▶ _WHAT THE TASK ASKS_: Find the line containing "Depicted here, is". Return it and every line after it, unchanged, up to and including the last line.

— start SUPPLIED RECORDS —

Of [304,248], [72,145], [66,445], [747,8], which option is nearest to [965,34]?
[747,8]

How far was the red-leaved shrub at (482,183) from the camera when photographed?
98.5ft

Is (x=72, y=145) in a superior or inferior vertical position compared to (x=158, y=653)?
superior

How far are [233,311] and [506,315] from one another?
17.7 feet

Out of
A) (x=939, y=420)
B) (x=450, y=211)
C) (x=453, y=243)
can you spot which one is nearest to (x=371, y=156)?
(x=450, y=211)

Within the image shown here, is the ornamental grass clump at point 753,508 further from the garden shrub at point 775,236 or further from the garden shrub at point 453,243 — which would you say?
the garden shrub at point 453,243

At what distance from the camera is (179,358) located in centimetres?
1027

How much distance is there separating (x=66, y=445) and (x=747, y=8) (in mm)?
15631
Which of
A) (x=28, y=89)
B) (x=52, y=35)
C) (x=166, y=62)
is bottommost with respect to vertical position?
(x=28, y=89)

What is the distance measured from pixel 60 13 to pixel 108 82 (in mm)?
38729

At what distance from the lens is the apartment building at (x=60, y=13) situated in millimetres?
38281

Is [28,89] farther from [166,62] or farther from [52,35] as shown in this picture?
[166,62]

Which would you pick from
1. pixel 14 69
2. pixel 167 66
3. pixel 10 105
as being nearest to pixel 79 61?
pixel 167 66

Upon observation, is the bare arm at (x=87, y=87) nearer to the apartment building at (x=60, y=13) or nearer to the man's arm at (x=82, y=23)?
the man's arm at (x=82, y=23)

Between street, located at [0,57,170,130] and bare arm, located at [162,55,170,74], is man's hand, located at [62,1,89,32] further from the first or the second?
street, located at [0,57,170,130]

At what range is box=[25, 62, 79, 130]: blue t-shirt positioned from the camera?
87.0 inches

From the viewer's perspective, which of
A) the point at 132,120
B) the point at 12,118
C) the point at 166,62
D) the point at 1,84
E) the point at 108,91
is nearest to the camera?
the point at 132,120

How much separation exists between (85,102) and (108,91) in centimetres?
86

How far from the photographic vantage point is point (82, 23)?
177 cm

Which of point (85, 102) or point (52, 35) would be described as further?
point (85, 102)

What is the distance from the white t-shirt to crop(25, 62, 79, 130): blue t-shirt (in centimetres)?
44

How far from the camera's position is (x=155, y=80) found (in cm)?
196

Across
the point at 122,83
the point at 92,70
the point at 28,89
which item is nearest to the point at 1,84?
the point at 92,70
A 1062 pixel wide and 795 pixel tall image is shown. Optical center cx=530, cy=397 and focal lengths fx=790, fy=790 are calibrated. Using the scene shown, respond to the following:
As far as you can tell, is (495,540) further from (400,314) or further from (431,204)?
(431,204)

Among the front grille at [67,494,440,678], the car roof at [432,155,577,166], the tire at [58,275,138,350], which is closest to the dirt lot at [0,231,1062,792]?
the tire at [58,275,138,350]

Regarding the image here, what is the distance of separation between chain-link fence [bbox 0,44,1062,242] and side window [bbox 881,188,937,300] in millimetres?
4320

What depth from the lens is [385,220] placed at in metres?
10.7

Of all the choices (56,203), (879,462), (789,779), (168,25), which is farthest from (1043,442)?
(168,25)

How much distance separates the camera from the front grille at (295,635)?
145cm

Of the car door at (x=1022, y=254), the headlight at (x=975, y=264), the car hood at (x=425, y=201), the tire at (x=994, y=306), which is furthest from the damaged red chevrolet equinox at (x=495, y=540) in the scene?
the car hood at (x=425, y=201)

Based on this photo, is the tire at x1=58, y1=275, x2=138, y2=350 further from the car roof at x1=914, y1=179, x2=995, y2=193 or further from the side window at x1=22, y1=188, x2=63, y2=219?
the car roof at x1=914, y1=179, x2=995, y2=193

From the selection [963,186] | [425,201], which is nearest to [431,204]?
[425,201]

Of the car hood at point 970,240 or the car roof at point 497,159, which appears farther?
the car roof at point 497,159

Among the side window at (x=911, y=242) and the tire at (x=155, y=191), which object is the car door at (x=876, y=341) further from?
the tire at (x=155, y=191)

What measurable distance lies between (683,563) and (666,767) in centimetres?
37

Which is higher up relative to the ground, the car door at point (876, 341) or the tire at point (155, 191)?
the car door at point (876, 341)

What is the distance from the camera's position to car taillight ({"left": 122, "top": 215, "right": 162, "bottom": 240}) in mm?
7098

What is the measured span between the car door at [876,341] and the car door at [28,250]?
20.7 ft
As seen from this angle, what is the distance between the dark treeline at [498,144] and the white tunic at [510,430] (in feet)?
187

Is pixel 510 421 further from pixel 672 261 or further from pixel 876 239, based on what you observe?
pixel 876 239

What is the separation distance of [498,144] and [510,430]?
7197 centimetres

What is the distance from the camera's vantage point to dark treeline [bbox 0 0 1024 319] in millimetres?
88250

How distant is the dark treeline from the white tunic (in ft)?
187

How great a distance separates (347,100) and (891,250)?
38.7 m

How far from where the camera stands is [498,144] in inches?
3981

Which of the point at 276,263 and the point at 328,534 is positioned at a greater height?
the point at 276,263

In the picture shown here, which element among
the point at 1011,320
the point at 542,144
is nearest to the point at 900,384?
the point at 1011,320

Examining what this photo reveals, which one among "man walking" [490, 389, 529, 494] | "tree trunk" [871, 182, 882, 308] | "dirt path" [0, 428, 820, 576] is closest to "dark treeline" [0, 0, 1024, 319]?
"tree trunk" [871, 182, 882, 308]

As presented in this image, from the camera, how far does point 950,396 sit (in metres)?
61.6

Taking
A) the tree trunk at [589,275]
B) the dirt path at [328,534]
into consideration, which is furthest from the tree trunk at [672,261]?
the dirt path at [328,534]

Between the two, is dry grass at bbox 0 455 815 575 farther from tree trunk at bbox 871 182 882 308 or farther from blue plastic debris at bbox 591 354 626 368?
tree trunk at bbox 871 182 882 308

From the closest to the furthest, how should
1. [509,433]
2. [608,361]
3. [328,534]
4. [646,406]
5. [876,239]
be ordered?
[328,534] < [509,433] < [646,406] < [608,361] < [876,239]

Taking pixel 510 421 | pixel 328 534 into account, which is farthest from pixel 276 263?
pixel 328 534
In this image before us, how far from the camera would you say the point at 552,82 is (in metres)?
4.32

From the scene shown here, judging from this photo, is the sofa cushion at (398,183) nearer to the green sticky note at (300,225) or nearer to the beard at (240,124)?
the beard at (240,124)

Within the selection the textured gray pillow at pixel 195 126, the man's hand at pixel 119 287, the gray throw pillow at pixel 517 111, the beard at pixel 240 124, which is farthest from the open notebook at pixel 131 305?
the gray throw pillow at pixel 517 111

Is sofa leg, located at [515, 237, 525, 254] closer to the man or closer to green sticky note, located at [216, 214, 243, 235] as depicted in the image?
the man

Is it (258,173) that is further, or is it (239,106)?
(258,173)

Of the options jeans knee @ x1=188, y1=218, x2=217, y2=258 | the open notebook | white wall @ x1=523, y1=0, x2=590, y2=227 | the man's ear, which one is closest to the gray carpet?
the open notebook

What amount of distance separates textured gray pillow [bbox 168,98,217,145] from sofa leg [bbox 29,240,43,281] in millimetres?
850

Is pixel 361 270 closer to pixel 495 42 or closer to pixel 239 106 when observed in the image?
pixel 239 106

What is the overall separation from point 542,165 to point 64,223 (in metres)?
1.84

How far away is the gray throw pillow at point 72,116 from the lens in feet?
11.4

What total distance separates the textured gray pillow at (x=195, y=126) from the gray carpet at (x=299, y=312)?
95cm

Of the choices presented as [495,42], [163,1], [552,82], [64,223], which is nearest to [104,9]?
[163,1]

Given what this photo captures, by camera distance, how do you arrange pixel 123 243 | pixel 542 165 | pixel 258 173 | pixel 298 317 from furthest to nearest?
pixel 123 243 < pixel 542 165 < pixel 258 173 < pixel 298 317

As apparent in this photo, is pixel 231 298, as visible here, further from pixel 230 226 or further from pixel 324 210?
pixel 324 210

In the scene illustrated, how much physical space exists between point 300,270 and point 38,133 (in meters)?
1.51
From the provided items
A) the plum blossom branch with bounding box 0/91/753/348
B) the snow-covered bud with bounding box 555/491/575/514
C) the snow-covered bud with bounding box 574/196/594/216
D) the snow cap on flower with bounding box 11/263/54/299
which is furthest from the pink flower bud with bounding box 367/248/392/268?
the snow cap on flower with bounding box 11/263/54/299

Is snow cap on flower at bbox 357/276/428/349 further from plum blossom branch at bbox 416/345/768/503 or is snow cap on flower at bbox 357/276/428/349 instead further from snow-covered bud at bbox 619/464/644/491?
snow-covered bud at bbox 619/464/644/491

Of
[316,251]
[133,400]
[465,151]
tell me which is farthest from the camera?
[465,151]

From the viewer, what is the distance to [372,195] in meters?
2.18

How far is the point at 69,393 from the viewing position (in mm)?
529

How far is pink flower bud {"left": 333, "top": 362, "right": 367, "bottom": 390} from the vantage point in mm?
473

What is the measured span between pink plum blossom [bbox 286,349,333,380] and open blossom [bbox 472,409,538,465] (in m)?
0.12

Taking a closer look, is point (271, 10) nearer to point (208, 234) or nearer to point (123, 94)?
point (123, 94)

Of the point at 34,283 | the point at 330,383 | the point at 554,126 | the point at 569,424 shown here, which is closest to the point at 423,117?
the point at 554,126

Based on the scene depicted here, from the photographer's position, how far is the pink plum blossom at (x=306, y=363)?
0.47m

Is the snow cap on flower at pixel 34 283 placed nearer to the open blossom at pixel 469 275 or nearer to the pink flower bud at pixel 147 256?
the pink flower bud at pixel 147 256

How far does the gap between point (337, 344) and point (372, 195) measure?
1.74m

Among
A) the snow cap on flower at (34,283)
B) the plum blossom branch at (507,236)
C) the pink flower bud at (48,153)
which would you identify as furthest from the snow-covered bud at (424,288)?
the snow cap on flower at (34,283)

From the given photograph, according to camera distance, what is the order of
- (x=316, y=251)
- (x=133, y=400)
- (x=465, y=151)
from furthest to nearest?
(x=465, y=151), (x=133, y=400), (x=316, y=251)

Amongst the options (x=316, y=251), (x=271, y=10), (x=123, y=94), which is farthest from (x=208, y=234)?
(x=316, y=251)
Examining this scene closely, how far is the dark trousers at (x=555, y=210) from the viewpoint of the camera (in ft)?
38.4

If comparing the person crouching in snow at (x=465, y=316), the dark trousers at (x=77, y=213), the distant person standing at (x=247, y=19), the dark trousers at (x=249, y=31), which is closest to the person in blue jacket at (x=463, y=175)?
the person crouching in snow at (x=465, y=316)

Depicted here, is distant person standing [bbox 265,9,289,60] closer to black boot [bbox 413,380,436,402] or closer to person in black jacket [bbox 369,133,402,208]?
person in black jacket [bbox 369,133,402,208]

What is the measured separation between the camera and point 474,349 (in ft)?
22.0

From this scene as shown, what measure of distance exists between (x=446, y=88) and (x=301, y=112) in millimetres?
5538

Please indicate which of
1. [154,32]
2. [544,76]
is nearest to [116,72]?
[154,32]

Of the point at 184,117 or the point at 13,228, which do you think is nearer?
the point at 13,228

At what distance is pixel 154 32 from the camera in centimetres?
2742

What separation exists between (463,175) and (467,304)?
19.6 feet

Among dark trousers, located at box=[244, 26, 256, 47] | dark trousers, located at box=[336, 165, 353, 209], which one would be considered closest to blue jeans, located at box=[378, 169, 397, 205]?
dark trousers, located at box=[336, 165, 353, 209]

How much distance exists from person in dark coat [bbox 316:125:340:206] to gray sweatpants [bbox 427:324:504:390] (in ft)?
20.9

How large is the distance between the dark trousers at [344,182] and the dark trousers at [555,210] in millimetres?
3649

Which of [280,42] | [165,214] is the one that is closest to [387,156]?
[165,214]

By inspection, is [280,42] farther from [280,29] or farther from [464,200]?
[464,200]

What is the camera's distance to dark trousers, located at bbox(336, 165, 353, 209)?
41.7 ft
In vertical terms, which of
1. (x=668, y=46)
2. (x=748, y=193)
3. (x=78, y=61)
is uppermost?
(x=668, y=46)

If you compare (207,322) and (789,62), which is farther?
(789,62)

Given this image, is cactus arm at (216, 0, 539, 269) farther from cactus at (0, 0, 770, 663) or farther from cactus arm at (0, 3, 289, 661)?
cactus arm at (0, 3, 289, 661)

— end SUPPLIED RECORDS —

▶ _WRITTEN SOLUTION_:
Depicted here, is distant person standing [bbox 265,9,289,60] closer to black boot [bbox 413,380,436,402] or closer to person in black jacket [bbox 369,133,402,208]?
person in black jacket [bbox 369,133,402,208]

What is the measured separation between the camera and point 474,349 (in ft)?
22.0

From this scene as shown, what measure of distance exists between (x=446, y=88) and (x=301, y=112) in millimetres?
5538

Please indicate which of
1. [154,32]
2. [544,76]
is nearest to [116,72]?
[154,32]

Of the point at 184,117 or the point at 13,228, which do you think is nearer?
the point at 13,228

At what distance is pixel 154 32 from the camera in centimetres?
2742

What separation exists between (463,175) and (467,304)?
19.6 feet

Among dark trousers, located at box=[244, 26, 256, 47] | dark trousers, located at box=[336, 165, 353, 209], which one would be considered closest to blue jeans, located at box=[378, 169, 397, 205]?
dark trousers, located at box=[336, 165, 353, 209]

How much distance exists from person in dark coat [bbox 316:125:340:206] to gray sweatpants [bbox 427:324:504:390] (in ft)?
20.9

How large is the distance between the dark trousers at [344,182] and the dark trousers at [555,210] in millimetres?
3649

Which of [280,42] | [165,214] is the one that is closest to [387,156]?
[165,214]

By inspection, is [280,42] farther from [280,29] or farther from [464,200]?
[464,200]

What is the camera's distance to dark trousers, located at bbox(336, 165, 353, 209)?
41.7 ft
In vertical terms, which of
1. (x=668, y=46)
2. (x=748, y=193)
3. (x=78, y=61)
is uppermost?
(x=668, y=46)

If you compare (207,322) and (789,62), which is farther?
(789,62)

Given this image, is cactus arm at (216, 0, 539, 269) farther from cactus at (0, 0, 770, 663) or farther from cactus arm at (0, 3, 289, 661)?
cactus arm at (0, 3, 289, 661)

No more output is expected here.